Wednesday, July 2, 2008

Et in unam


Et in unam sanctam


William Byrd's three masses (one each for three, four, and five voices) have provided me with hours of listening pleasure via recordings. That was not their intended use. It amazes, that even out of their context in the Mass, they do not behave like fish out of water. Their essential unity of style, and the movement through penitence, praise, proclamation, profound awe in the presence of the Holy, and the profound humility of God's gracious meeting with us where we are, as we are, all breathe through this music, mirroring the movement of the Mass.


In contrast to Palestrina's exquisite control of counterpoint, Byrd  pushes the counterpoint toward its limits, just a bit, and just enough. His works have an English sensibility;  Terry Waite, former special envoy of the Archbishop of Canterbury, used a term in reference to the ethos of the Anglican church, which, I think, describes the sound-world of Byrd's masses: "passionate coolness."


The bit that always grabs me is in the third movement, the Credo, near the end. Up until this point, the Credo moves along in Byrdian counterpoint, ends of phrases overlapping the beginnings of the next, the shapes of the phrases painting pictures with the words (an ascending-scale theme for "ascendit de coeli" for instance).
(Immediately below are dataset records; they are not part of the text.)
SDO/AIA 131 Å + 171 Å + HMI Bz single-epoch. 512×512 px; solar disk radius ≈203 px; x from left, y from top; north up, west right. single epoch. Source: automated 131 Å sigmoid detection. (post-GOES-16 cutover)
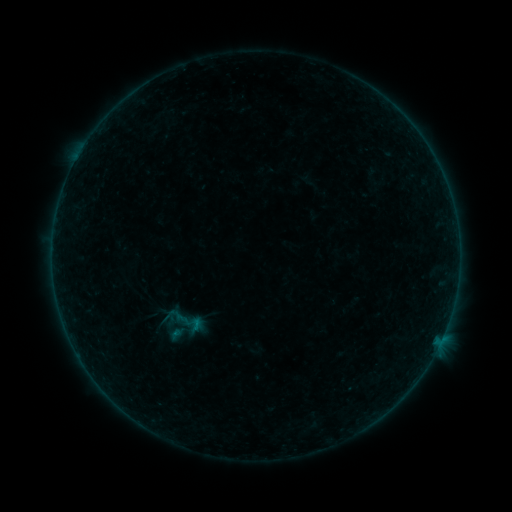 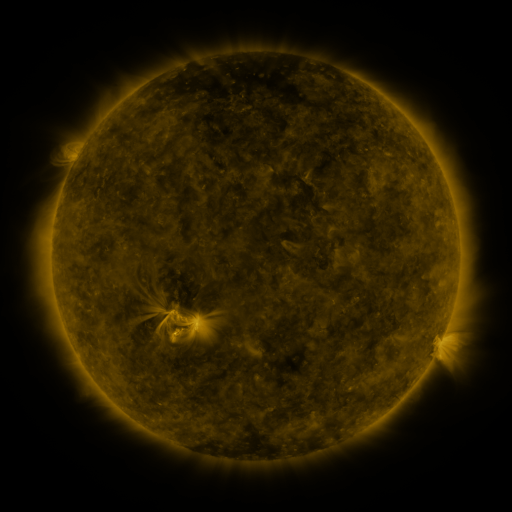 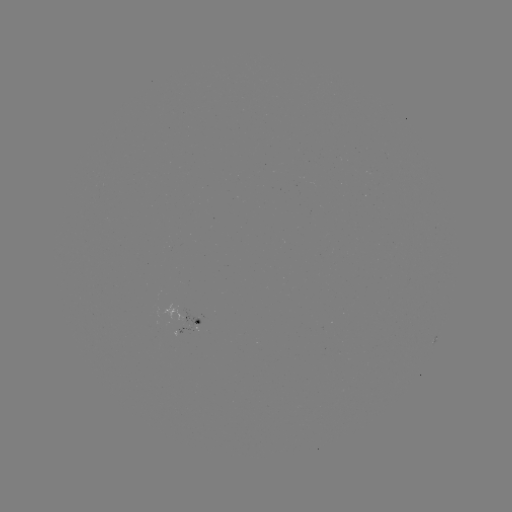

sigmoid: (179, 312, 206, 336)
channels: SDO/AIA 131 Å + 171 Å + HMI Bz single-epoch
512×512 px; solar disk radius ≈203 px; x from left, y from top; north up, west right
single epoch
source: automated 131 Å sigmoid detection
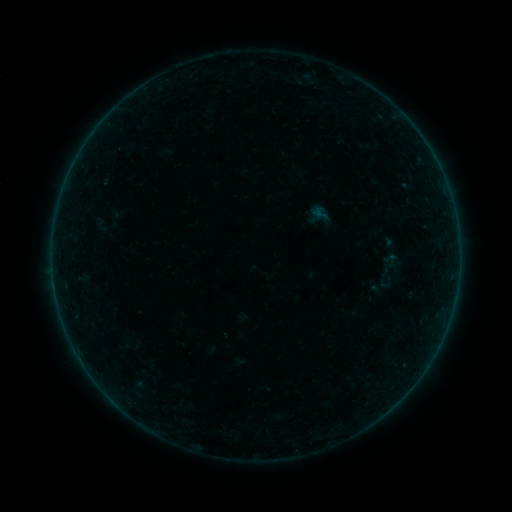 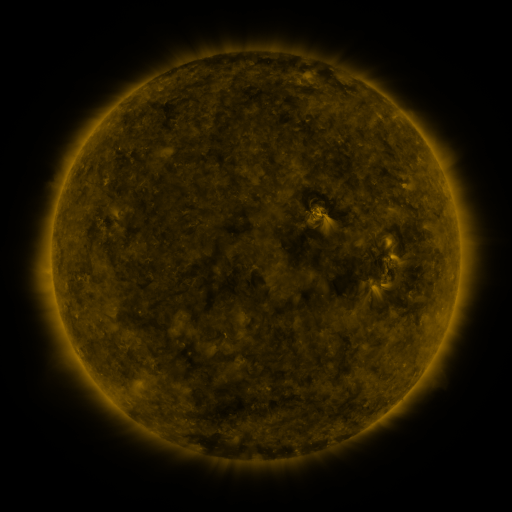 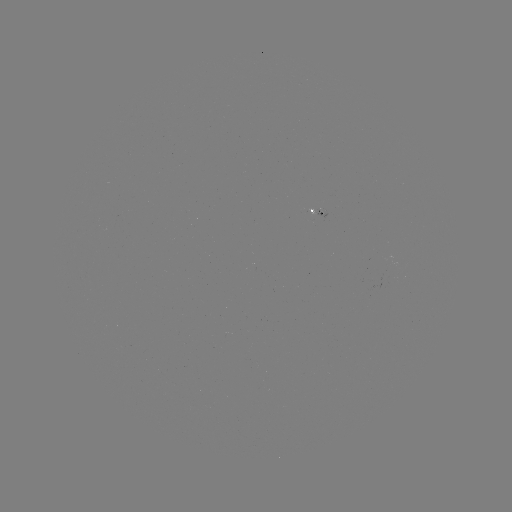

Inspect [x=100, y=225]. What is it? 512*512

Sometimes the Credos seem almost jaunty. 


And then, wham! Et in unam sanctam cathólicam et apostólicam Ecclésiam, set in block chords, huge vertical columns of sound, everyone singing the same words simultaneously, and from their guts. It is hair-raising. 
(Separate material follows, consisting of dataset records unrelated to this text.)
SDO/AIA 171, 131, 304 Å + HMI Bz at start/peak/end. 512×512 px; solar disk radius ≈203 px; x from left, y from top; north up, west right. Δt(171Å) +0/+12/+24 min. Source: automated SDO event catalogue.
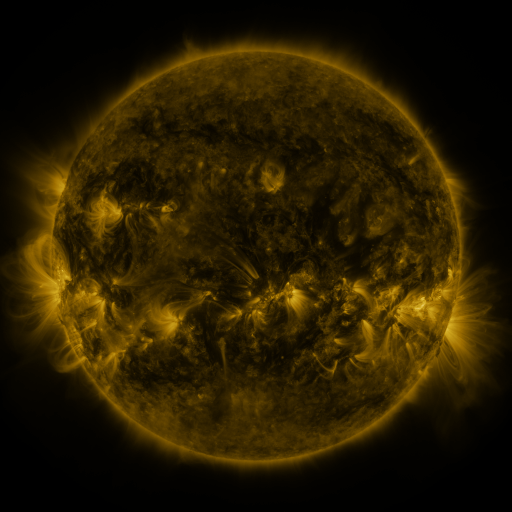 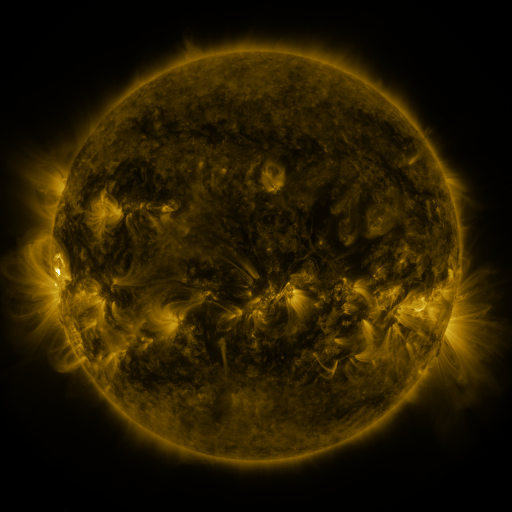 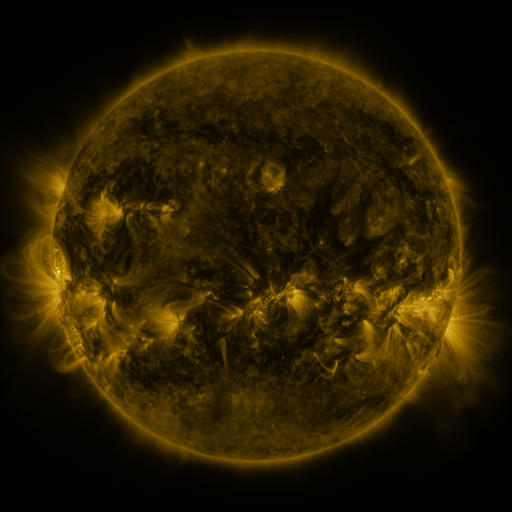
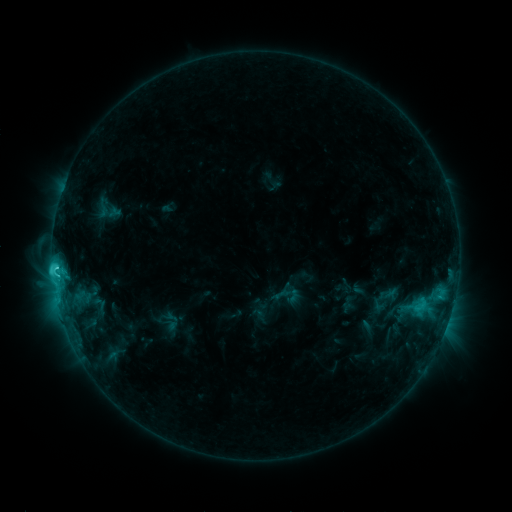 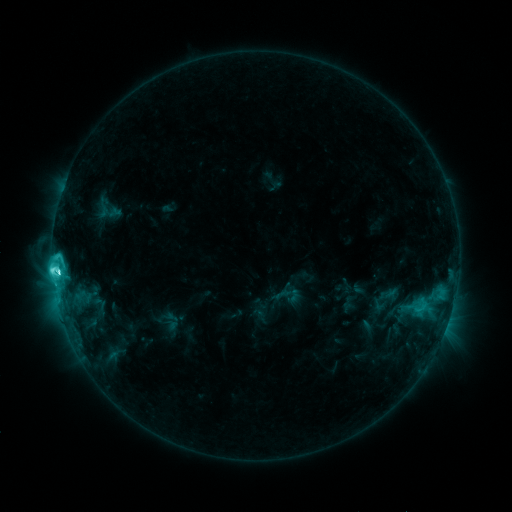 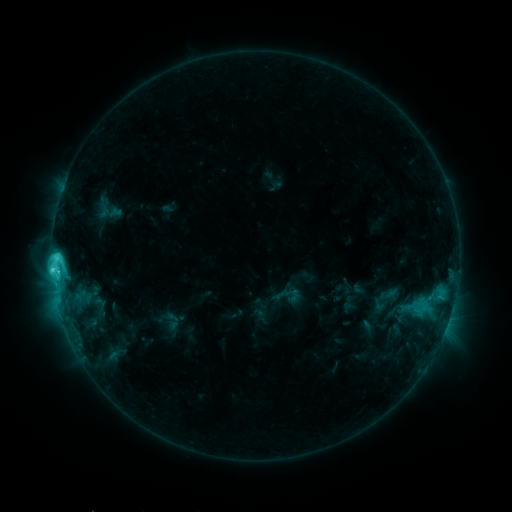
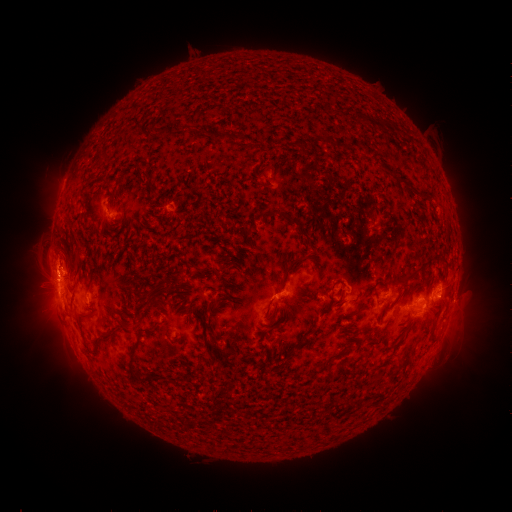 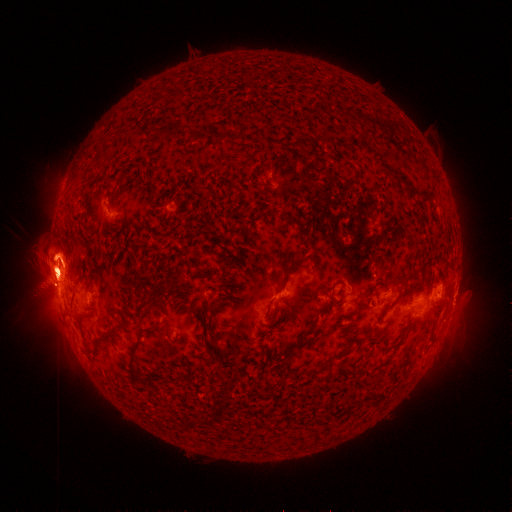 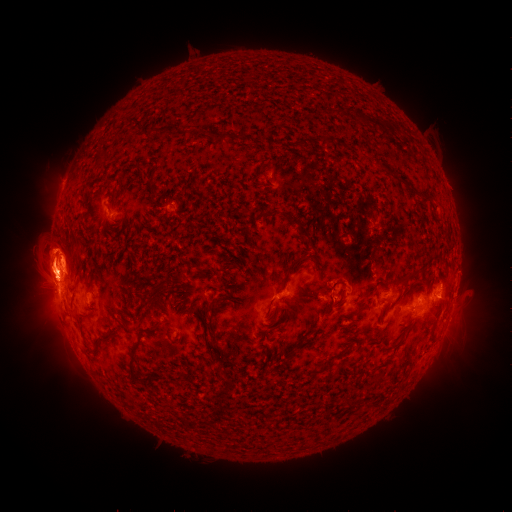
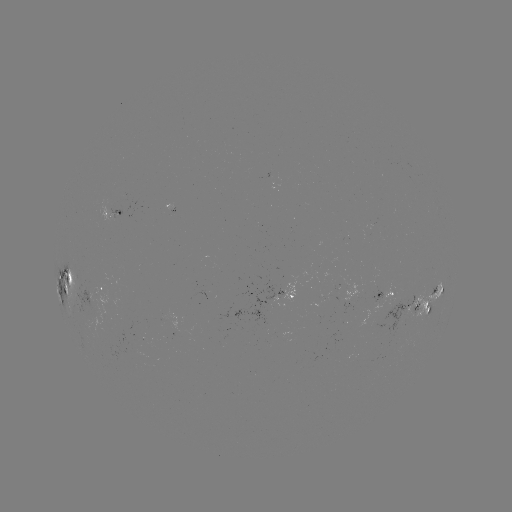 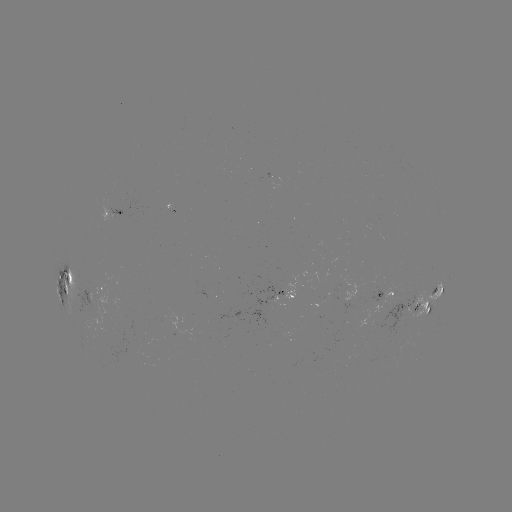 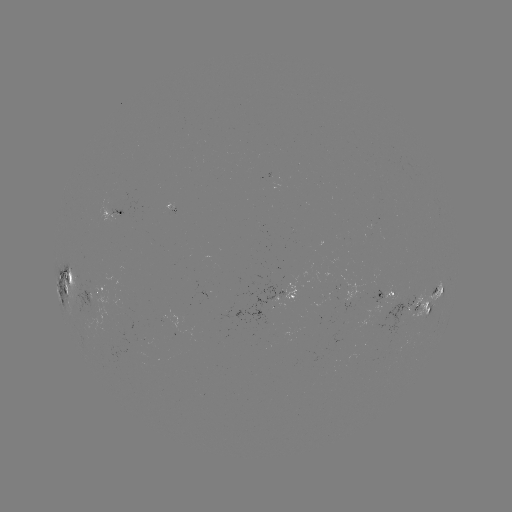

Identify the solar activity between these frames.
eruption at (53, 265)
Byrd was a recusant, a Catholic in protestant 16th-century England. He was able to practice his faith and publish his music because the authorities chose to look the other way. The Protestant/Catholic thing in that time and place might be compared to the Sunni/Shiite divide in Iraq today. You can get away with being on the wrong side of the religious divide if a) you don't practice your faith openly, b) your name doesn't give you away, and c) your friends/enemies/associates either don't know or don't care enough to rat you out. The point is, remaining Catholic cost Byrd something. Sure, he was a respected composer, a successful business man (he and his Protestant partner Thomas Tallis had the royal monopoly to print music paper!). But we know that anytime you have to hide an essential aspect of your being, it costs you. 


"And in one holy, catholic, and apostolic church;" as Byrd sets it, it almost has the punch of the Shema sung by European Jews in the face of their Nazi captors.


Well, I suppose it's not life or death, but the long goodbye endured by the Anglican Communion, especially with this week's events in Jerusalem, causes me to join in singing, defiantly, hopefully, longingly, Et in unam sanctam cathólicam et apostólicam Ecclésiam.